Researcher (scientific/technical/engineering)

Date of the expedition

From 10/07/2023 to 23/12/2023

Selected Track

Paired Teams

Project title

Rub your eyes: robustness analysis of document redaction for anonymisation

Host Organization

Computer Science Department, University of California, Irvine



Gabriele Orazi holds a double Master’s Degree in Computer Science (Cyber Security) from the University of Trento and Turku. After brief experience in DevSecOps, he became a research fellow at the University of Padua in the SPRITZ Security and Privacy Research Group, supervised by Prof. Mauro Conti. He is currently a Ph.D. student in Brain, Mind and Computer Science (BMCS) at University of Padua, focusing on privacy, obfuscation, cyber forensics, and malware detection. Beyond his GNU/Linux passion, he enjoys repurposing computer hardware. When away from the keyboard, you can find him rock climbing or trail running in the mountains.

Project Summary

Digital documents, such as PDFs and docx files, are widely used for sharing knowledge online while protecting sensitive information. Redaction techniques are commonly used to obscure sensitive details, but they may still be vulnerable to inference. This project aims to develop a tool that can automatically analyze and potentially de-anonymize redacted documents, identifying weaknesses in current techniques and offering practical suggestions for improving information security. It addresses the need for greater awareness of privacy in data sharing and encourages innovative solutions to protect privacy without instilling fear.

Key Result

We’ve made significant progress in understanding and analyzing documents for this project. Our capabilities include extracting text from scanned and searchable documents, pinpointing the location of obscured sections, estimating hidden text length behind black boxes, identifying entities like names, dates, and locations, and categorizing redacted portions by entity type, such as names or dates. These findings will be valuable in the next stages of the project, possibly in applying Open Source Intelligence (OSINT) methods.
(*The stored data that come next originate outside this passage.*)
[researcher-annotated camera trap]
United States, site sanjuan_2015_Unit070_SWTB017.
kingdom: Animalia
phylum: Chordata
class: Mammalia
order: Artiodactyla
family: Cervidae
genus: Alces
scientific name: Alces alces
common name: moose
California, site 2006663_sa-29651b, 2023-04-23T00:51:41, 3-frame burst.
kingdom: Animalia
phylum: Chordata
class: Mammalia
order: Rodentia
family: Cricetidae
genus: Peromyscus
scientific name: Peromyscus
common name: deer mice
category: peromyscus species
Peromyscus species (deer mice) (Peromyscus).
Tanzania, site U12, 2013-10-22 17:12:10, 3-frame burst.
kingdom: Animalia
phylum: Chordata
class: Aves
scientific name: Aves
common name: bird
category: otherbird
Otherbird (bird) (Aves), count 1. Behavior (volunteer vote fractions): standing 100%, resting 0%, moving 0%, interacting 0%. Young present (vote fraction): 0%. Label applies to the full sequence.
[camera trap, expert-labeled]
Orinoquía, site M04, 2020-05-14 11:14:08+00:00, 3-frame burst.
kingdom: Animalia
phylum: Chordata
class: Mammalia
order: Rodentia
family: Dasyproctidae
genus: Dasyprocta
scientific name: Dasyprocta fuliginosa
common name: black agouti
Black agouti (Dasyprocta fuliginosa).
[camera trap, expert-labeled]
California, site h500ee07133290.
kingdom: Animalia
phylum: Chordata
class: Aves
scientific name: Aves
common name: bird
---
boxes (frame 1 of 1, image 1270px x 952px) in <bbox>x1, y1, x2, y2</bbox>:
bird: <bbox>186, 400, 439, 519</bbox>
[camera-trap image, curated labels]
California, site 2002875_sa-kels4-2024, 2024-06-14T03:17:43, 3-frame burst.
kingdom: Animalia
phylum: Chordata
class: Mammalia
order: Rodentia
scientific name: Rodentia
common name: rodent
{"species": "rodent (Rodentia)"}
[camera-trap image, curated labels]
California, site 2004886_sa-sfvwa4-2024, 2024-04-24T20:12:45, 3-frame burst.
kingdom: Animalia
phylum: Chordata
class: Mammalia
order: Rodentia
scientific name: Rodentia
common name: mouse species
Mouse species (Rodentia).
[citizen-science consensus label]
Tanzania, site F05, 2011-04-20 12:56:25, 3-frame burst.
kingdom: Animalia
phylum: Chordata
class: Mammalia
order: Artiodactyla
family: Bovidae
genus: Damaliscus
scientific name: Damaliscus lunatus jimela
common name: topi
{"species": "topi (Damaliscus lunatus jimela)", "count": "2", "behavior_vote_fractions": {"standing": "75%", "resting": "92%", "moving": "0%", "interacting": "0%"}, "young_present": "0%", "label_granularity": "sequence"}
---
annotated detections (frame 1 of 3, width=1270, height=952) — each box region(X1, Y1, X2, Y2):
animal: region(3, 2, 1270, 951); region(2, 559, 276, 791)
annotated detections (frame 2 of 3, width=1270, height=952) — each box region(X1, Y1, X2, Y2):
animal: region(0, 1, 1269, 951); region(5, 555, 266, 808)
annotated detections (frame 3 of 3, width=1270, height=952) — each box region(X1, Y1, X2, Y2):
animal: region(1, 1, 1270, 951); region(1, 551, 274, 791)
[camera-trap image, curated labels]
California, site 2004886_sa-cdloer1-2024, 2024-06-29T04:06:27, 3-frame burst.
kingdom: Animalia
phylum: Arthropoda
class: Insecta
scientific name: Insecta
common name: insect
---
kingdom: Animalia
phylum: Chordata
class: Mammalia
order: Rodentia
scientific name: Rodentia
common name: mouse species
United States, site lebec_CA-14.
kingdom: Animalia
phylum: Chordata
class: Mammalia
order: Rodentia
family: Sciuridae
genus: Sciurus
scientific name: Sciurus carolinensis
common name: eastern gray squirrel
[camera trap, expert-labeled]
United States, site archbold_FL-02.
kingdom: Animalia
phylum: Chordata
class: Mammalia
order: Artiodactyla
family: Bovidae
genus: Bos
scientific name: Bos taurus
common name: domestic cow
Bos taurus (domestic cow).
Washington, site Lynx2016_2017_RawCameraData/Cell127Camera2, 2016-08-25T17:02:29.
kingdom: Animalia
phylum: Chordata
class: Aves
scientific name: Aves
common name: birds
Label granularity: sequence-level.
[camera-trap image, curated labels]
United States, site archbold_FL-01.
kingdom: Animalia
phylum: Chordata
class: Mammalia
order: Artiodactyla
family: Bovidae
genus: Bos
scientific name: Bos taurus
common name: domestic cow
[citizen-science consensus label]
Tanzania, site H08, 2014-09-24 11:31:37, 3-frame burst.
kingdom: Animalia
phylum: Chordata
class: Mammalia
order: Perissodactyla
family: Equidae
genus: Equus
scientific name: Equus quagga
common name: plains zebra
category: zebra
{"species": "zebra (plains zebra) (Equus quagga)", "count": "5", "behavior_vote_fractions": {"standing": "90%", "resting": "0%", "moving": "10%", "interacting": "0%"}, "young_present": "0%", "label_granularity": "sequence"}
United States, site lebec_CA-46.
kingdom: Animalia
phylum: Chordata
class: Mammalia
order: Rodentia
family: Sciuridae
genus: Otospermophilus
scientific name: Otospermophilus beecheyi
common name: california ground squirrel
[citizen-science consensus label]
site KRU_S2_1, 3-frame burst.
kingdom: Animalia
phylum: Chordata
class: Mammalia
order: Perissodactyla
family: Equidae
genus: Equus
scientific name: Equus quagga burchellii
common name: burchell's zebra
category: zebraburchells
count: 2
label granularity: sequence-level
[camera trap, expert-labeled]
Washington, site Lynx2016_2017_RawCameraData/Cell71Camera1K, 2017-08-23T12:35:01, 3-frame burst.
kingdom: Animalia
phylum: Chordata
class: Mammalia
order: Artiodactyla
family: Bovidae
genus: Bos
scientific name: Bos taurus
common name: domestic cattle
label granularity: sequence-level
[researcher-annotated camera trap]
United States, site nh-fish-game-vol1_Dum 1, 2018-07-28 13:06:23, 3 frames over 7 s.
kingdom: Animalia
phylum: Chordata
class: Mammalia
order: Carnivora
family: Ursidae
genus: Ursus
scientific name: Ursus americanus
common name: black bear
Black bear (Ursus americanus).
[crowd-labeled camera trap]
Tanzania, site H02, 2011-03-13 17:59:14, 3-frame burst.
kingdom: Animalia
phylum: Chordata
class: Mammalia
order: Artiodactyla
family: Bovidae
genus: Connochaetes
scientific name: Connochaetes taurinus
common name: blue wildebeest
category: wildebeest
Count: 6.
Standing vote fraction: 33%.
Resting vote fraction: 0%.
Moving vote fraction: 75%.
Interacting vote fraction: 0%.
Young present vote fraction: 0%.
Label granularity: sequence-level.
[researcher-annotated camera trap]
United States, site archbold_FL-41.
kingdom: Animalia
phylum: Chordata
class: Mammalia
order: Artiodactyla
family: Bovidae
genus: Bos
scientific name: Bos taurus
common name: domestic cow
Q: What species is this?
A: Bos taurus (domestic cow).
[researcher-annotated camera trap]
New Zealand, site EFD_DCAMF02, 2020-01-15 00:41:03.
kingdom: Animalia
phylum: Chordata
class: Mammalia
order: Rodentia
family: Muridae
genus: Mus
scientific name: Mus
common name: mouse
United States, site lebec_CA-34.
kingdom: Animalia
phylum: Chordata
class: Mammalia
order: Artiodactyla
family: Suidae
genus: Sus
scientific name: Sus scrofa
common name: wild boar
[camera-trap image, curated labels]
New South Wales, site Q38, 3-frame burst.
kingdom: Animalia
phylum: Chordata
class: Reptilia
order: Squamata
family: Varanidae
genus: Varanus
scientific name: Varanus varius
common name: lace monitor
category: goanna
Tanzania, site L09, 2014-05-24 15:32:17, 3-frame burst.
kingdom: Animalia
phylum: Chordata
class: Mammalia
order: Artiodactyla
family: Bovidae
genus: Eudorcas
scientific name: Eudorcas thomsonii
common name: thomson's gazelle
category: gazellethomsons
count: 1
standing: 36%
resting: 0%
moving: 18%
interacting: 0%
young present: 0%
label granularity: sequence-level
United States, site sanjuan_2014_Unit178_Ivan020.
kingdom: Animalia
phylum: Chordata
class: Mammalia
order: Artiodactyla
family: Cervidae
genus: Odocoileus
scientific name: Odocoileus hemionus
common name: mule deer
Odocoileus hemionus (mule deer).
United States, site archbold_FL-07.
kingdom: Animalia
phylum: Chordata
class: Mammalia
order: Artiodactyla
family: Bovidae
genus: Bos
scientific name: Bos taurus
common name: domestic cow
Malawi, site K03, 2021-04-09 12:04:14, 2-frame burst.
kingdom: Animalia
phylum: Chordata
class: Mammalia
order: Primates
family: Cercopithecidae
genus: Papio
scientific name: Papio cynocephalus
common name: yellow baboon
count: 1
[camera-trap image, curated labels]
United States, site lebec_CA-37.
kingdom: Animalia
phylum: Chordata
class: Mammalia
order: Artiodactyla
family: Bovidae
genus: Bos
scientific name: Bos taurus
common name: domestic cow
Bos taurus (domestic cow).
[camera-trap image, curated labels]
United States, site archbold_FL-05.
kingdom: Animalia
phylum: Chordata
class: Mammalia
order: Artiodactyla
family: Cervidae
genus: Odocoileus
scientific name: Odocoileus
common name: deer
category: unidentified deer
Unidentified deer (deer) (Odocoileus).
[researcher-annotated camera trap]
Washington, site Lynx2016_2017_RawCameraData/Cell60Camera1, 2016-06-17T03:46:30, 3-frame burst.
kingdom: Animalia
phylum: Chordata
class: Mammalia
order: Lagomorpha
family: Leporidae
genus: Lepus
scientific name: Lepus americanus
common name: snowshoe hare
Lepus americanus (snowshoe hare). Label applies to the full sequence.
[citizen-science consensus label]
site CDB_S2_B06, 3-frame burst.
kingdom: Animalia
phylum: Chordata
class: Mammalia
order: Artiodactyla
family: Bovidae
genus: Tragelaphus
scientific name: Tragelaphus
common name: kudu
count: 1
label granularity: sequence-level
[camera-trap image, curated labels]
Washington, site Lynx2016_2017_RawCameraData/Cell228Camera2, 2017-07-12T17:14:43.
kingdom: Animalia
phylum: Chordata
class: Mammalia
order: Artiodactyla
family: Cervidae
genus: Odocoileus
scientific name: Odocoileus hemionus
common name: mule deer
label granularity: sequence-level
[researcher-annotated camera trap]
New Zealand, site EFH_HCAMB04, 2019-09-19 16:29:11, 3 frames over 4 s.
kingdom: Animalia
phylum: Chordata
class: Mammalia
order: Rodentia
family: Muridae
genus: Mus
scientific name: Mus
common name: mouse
Even without OSINT, our code can estimate the type of entity hidden behind black boxes, which, combined with character estimates, is a significant achievement. Although forensic experts can perform this analysis manually, automatic inference is noteworthy. The project can already raise awareness about the risks of online personal information exposure. By offering an open source benchmarking tool, we hope to encourage more thoughtful information sharing to be used by universities and research centers.

Impact of the Fellowship

Privacy-preserving technologies are vital for overall tech progress, and privacy-related research is as important as tech innovation, identifying vulnerabilities before new tech becomes mainstream. Document redaction, though traditional, remains essential for various everyday tasks. This project aims to reassess redaction’s safety and encourages the development of more effective privacy-preserving technologies. The fellowship bridges Europe and the US, addressing their differing data protection regulations and fostering collaborations in data security and privacy. The project aims to share its findings at renowned privacy conferences to inspire further advancements and international cooperation.